* _TASK DETAILS_: Rewrite the listing as a Markdown table with the columns Row and Listing, starting at the line that contains "Stainless Steel Mirror Polished Necklace" and ending at the line that contains "Görögkatolikus Múzeum átadó 20230413", with each line numbered and any blank lines skipped. Leave the pictures out of the table.

* _SUPPLIED INFORMATION_:
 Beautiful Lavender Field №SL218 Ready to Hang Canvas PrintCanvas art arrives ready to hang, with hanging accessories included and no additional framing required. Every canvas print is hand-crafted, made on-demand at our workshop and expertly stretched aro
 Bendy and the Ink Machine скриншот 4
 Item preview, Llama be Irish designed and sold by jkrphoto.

...

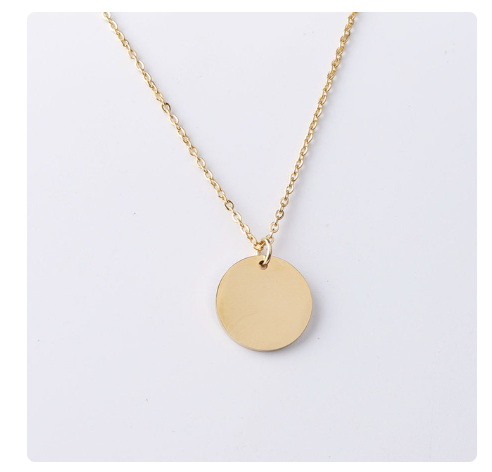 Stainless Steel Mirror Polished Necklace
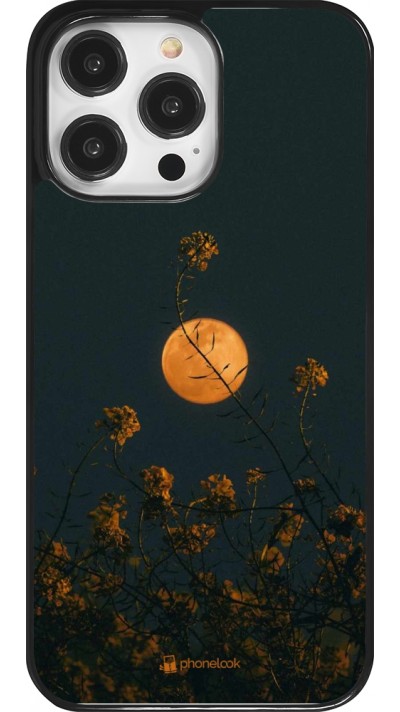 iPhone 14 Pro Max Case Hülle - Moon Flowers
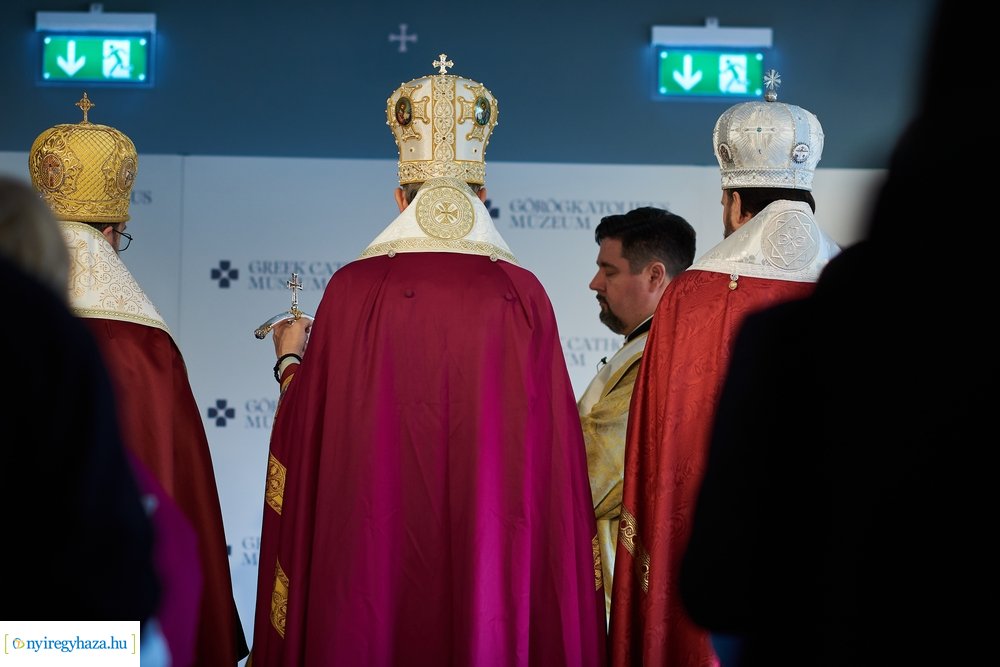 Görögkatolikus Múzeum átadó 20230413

* _RESULT OF THIS TASK_:
| Row | Listing |
|---|---|
| 1 |  Stainless Steel Mirror Polished Necklace |
| 2 |  iPhone 14 Pro Max Case Hülle - Moon Flowers |
| 3 |  Görögkatolikus Múzeum átadó 20230413 |